I was connected to jewellery making since my teenage years, working with a variety of materials and techniques using copper, ceramics and glass. Since 2013, I have found my real passion in making necklaces, rings, earrings and cufflinks using the real food ingredients such as fruit, vegetables, nuts, legumes and spices.

What do you enjoy most out of making and where do you usually sell your work?

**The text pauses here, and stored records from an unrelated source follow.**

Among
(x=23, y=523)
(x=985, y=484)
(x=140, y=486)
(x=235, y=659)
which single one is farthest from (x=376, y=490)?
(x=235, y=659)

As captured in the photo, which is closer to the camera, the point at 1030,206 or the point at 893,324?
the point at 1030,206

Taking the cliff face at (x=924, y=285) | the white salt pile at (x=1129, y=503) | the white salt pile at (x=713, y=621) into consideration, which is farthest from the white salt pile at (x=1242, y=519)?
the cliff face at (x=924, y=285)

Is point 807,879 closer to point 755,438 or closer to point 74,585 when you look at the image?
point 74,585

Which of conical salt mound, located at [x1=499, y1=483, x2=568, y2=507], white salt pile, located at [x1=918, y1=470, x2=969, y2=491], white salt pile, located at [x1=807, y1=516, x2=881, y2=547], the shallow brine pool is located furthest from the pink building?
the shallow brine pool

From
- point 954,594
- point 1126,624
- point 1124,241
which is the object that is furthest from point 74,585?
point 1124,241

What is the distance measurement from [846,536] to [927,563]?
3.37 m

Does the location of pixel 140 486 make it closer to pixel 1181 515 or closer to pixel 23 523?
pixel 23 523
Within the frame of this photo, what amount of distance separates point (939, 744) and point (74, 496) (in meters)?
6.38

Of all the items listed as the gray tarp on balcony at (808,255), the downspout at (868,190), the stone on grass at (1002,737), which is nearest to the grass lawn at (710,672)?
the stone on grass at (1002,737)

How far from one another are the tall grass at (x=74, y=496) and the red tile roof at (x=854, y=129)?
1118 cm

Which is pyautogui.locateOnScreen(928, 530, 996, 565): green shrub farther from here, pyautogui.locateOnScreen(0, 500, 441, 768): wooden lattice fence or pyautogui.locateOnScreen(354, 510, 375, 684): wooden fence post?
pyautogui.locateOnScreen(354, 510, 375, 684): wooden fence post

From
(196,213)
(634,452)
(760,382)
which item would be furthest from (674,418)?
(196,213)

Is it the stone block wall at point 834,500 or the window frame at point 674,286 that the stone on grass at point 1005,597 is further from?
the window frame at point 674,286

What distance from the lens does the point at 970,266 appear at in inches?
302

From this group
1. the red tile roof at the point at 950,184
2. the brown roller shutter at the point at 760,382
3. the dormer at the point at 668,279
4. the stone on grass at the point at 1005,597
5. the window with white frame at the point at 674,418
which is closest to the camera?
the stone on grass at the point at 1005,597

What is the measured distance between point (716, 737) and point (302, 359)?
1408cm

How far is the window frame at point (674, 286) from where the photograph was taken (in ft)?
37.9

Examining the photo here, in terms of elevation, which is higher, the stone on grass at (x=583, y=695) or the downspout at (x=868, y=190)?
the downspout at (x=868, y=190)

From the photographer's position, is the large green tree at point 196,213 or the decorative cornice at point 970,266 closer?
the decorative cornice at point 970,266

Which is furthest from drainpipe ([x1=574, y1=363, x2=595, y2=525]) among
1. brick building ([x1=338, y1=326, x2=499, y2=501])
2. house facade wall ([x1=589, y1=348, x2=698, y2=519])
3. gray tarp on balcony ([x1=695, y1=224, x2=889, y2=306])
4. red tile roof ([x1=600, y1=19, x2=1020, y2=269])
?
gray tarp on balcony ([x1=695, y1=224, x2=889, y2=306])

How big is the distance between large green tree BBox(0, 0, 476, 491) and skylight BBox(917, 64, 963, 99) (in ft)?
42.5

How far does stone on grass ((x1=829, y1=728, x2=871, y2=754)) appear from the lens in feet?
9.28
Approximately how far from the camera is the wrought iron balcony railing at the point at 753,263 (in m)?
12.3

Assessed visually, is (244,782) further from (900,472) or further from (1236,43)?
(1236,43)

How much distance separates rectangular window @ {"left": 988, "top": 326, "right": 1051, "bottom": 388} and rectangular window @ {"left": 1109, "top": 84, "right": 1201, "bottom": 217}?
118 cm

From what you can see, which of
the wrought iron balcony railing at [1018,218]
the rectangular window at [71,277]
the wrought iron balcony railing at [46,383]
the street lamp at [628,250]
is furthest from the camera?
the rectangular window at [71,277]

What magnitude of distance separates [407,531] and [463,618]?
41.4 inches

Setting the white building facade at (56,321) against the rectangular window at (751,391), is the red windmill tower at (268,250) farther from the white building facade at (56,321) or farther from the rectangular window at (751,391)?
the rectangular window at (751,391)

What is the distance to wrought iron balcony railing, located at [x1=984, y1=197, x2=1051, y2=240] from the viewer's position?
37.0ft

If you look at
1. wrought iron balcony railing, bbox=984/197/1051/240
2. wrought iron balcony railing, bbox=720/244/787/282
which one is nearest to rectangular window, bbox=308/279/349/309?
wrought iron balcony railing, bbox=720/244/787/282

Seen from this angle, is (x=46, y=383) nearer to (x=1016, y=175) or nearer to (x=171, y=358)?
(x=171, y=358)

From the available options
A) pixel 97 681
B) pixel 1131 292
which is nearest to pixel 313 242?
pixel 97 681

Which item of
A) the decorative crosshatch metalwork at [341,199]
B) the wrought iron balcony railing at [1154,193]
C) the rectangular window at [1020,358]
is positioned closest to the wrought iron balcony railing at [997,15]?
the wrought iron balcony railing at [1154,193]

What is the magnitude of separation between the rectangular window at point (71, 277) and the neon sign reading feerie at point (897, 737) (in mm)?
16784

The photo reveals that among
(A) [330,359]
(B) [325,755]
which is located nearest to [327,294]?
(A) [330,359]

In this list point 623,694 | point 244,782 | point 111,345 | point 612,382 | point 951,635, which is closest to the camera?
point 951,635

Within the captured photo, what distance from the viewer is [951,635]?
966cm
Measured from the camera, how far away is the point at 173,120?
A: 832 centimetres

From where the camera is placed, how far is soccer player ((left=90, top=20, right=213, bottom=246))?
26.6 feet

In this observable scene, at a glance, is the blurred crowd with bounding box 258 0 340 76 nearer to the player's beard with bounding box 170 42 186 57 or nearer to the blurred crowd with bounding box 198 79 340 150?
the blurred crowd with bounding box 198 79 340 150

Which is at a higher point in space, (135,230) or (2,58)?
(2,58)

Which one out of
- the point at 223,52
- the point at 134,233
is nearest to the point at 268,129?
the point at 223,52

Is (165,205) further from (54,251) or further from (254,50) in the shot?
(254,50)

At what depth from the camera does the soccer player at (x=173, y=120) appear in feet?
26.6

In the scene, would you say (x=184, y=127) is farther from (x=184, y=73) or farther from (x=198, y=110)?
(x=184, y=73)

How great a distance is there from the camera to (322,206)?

Each phase of the work is very special – from shopping for the “right” size and colour shade of the fresh food ingredients, to the final stage when these take on a new life in a different form. My favourite part of the process is creating and evolving new designs using different food combinations depending on their individual shape, texture and colour. Apart from selling at Things British St Pancras and Greenwich shops, I also sell my work at Camden Lock Market and on Etsy.com

What do you think of the Things British concept? How has it helped you and your brand?

What I most appreciate about this concept is the level of freedom and independence that each artist has, alongside the honest and high quality support from the management. Since joining Things British I have learned more about the importance of presentation of my products and that has had a ripple effect on developing my brand. The ethic behind Things British is vital in providing opportunities for small creative businesses in the UK.

What do you feel about Britain’s making heritage? How has it changed over the years?

I have been living Britain for 17 years and I think there has been a shift in the people’s perception towards uniqueness and the personal contribution to their community. People are increasingly valuing local, genuine artistic creations in favour of mass produce.

What advice would you give to people who are keen to sell in retail?

You need to be aware that your artistic flare and the effort invested in creating your items will not work on its own to actually sell well. You need to be curious, patient and willing to learn about how to market your products and then do your best to continue developing and improving.

What are the big plans for 2015/2016?

I am currently working on expanding the range by adding charm bracelets, banklets and tie clips. I am also carefully considering the expansion to other markets and shops, as well as the online sales.